Material for this task:
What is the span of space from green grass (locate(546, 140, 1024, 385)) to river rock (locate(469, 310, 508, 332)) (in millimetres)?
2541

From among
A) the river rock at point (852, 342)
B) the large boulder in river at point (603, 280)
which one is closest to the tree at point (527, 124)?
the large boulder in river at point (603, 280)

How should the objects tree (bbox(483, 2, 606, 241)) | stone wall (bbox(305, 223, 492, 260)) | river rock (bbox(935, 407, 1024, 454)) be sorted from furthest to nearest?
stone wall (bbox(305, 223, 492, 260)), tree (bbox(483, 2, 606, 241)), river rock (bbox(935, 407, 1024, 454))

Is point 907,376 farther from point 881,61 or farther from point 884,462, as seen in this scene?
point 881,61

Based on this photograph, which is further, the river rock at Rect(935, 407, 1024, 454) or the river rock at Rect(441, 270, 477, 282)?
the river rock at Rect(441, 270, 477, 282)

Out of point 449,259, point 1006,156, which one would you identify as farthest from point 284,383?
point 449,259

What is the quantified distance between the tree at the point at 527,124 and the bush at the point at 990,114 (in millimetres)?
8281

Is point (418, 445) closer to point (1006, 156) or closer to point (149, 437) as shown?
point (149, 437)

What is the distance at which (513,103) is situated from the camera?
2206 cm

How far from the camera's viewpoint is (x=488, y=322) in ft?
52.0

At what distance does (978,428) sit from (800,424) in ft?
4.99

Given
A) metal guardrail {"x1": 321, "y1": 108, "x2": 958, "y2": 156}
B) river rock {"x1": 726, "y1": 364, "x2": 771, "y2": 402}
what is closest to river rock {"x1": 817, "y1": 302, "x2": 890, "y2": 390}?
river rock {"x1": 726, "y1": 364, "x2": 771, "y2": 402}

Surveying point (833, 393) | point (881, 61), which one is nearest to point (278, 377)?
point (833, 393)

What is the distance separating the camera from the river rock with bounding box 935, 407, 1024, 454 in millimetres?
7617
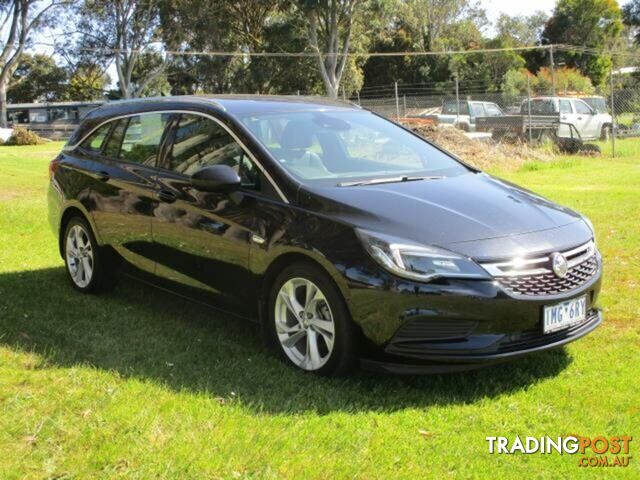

What to produce:
Copy the items from the line containing "Out of point" through the end of the items, word for word. Leave the picture out of your copy.

Task solution:
Out of point 449,259, point 1006,156, which one would you identify as farthest from point 284,383?
point 449,259

What is the quantified distance between the tree at the point at 527,124 and the bush at the point at 990,114 (in millimetres)?
8281

Is point (418, 445) closer to point (1006, 156) or closer to point (149, 437) as shown?
point (149, 437)

What is the distance at which (513,103) is situated from the camera?
2206 cm

How far from the camera's viewpoint is (x=488, y=322) in ft?
52.0

At what distance does (978,428) sit from (800,424) in ft?
4.99

Given
A) metal guardrail {"x1": 321, "y1": 108, "x2": 958, "y2": 156}
B) river rock {"x1": 726, "y1": 364, "x2": 771, "y2": 402}
what is closest to river rock {"x1": 817, "y1": 302, "x2": 890, "y2": 390}?
river rock {"x1": 726, "y1": 364, "x2": 771, "y2": 402}

Surveying point (833, 393) | point (881, 61), which one is nearest to point (278, 377)?
point (833, 393)

What is the distance separating the camera from the river rock with bounding box 935, 407, 1024, 454 in millimetres?
7617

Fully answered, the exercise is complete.